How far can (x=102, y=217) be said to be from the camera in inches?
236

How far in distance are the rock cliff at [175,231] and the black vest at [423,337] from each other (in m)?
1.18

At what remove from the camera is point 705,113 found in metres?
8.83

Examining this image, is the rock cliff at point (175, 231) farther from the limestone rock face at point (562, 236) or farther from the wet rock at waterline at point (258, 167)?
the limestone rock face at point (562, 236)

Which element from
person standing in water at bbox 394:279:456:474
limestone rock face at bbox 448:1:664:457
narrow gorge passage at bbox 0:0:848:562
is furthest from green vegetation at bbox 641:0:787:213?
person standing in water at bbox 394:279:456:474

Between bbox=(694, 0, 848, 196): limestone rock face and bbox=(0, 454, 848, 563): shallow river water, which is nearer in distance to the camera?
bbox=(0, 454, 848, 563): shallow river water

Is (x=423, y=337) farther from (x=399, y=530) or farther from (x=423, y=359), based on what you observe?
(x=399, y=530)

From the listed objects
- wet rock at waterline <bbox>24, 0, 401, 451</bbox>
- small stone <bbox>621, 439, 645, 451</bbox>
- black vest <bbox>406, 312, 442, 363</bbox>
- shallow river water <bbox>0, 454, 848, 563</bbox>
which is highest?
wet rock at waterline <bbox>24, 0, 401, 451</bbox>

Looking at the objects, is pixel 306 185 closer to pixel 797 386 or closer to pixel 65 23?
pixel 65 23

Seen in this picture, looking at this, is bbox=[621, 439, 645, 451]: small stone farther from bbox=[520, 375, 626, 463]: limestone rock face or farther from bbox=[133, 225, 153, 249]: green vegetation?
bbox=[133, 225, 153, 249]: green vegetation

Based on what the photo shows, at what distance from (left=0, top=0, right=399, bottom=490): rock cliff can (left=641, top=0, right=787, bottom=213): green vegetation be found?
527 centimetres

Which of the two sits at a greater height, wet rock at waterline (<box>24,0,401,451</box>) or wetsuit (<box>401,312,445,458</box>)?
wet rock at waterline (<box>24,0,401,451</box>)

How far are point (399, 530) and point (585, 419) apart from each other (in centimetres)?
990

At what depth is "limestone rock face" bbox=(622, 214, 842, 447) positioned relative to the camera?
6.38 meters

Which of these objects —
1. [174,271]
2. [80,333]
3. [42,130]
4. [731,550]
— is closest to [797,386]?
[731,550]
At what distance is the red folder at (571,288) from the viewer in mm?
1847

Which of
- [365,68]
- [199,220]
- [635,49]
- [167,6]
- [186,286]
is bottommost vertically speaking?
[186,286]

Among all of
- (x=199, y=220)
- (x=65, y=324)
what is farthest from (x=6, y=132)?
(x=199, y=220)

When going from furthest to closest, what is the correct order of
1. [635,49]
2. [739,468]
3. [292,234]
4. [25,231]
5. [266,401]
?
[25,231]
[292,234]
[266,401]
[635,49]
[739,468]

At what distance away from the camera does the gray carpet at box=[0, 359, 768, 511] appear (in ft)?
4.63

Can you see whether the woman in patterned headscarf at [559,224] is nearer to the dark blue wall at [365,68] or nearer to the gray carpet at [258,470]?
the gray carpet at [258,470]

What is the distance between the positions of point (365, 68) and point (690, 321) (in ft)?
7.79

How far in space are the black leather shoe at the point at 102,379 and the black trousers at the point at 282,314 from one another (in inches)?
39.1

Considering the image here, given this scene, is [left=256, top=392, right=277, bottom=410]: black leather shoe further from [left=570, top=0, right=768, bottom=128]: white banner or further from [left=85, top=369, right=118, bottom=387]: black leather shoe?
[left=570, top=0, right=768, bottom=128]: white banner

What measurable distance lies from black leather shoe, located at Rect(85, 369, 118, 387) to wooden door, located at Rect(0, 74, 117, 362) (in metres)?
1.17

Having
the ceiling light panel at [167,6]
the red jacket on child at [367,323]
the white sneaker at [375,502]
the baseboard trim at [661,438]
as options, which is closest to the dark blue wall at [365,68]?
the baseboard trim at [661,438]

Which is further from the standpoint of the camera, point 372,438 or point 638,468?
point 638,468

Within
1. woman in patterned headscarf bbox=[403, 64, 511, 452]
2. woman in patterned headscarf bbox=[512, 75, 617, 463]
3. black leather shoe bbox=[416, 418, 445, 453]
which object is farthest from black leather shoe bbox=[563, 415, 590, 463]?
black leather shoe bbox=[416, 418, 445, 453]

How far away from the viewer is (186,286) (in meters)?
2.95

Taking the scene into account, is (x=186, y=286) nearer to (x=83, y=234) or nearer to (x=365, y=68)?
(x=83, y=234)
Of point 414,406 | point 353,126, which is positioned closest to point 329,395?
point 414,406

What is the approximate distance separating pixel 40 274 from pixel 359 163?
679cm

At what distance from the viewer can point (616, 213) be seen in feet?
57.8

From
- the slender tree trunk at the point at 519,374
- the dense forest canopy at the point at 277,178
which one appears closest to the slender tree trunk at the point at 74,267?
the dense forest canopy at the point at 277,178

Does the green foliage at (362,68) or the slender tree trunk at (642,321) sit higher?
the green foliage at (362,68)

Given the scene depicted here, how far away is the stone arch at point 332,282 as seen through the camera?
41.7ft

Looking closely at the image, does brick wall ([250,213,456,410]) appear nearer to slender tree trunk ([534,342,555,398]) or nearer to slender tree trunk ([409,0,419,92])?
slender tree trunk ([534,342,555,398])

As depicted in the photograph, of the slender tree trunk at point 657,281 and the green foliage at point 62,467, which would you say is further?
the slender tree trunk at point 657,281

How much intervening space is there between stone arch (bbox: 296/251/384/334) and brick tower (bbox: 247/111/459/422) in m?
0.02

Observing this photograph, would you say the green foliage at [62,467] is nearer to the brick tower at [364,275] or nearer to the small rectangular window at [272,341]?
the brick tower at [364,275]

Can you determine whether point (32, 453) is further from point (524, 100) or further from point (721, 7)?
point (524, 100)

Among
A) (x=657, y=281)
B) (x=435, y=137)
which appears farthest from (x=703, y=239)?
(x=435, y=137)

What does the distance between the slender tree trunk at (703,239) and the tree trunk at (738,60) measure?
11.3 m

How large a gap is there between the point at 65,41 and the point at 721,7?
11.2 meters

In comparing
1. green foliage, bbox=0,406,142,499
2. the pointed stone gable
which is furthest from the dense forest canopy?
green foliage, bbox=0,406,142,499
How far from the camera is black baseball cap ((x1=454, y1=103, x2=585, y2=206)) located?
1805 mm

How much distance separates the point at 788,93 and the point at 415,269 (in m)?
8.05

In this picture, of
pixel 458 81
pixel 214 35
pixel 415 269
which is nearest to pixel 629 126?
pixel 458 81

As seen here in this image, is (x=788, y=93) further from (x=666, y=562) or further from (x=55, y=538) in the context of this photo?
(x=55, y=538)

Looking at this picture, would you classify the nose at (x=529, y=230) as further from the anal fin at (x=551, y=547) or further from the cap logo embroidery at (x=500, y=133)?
=-=-=
From the data above, extract each line in which the string "image" appears.

Result for this task:
Examining this image, is the rock cliff at point (175, 231) farther from the limestone rock face at point (562, 236) or farther from the wet rock at waterline at point (258, 167)?
Considering the image here, given this scene, is [left=256, top=392, right=277, bottom=410]: black leather shoe further from [left=570, top=0, right=768, bottom=128]: white banner or further from [left=85, top=369, right=118, bottom=387]: black leather shoe?
Looking closely at the image, does brick wall ([250,213,456,410]) appear nearer to slender tree trunk ([534,342,555,398]) or nearer to slender tree trunk ([409,0,419,92])?
As seen here in this image, is (x=788, y=93) further from (x=666, y=562) or further from (x=55, y=538) in the context of this photo?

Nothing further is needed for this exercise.